Blueberries = summer. Lemons = summer. Put them together and you get infinite summer! Whatever, I’m not a math major. The important message here is – these are probably the best summer dessert item I’ve ever made. They are super moist, the flavor is to die for – think lemonade in a solid form – and the sweetness isn’t overpowering. These are a breakfast, lunch, snack and dinnertime food.
If you like lemon bars or lemonade at all. You want to make these! I got the recipe from Sweet Pea’s Kitchen. The only change I made was to add more lemon to the glaze. Rather than just stick with 1 TBSP lemon juice, I used the remainder I had – about 2 & 1/2 TBSP. It makes about 12-16 brownies — or if you feel like making them really big 9. 🙂
Here’s the sitch:
Blueberry Lemon Brownies
3/4 cup Flour
1/4 tsp Salt
8 TBSP Butter, softened
3/4 cup Granulated sugar
1 tsp Lemon zest
2 Large eggs
1 TBSP fresh lemon juice
3/4 cup Fresh blueberries
1/2 cup Powdered sugar
1 tsp Lemon zest
1-3 TBSP Fresh lemon juice
Heat oven to 350F. Prepare an 8×8 pan with nonstick cooking spray.

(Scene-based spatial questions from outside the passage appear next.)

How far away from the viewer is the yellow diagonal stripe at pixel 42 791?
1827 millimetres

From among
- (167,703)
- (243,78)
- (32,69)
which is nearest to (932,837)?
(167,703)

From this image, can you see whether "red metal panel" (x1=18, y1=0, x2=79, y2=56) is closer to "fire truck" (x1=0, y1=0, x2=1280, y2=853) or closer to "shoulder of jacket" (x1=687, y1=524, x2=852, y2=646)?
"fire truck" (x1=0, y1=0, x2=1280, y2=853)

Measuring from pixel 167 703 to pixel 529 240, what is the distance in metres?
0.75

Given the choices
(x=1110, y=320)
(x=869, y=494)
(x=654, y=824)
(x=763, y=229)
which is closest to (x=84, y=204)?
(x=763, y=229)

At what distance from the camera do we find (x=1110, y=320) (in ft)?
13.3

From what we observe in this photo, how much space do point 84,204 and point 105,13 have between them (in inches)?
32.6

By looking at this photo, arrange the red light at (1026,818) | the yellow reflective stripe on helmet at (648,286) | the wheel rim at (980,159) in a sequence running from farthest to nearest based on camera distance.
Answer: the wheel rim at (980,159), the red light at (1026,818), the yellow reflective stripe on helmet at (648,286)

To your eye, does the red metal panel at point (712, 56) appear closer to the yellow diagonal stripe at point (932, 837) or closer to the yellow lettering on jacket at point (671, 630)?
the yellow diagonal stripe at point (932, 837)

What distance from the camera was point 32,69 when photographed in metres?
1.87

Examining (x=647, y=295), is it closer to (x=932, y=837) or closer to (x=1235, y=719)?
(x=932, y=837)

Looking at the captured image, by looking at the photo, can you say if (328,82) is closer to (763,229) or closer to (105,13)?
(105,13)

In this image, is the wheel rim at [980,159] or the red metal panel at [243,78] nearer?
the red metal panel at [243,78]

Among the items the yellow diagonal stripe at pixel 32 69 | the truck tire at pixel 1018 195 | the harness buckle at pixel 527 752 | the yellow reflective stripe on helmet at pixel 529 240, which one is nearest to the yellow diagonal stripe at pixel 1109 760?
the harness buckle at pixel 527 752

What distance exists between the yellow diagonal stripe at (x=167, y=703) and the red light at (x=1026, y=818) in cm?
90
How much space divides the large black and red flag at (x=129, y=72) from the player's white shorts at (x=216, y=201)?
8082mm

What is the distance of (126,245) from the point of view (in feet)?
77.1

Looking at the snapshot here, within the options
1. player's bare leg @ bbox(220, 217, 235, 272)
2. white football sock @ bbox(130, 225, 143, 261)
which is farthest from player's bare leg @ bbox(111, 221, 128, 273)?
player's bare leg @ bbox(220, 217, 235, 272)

In a small bowl, whisk flour and salt together. Set aside.
In a medium bowl, beat butter, sugar and lemon zest at medium speed until light and fluffy. Add eggs, 1 at a time, beating well after each addition. Add lemon juice and mix to combine. Reduce speed to low and add flour mixture. Gently hand fold in blueberries.
Spoon batter into the prepared pan and smooth the top. Bake for 22-25 minutes or until toothpick comes out clean. Cool to room temperature.
To make the glaze: In a small bowl, whisk together the sugar, 1 TBSP lemon juice and zest. Add more juice to taste. Spread over brownies and let harden before serving.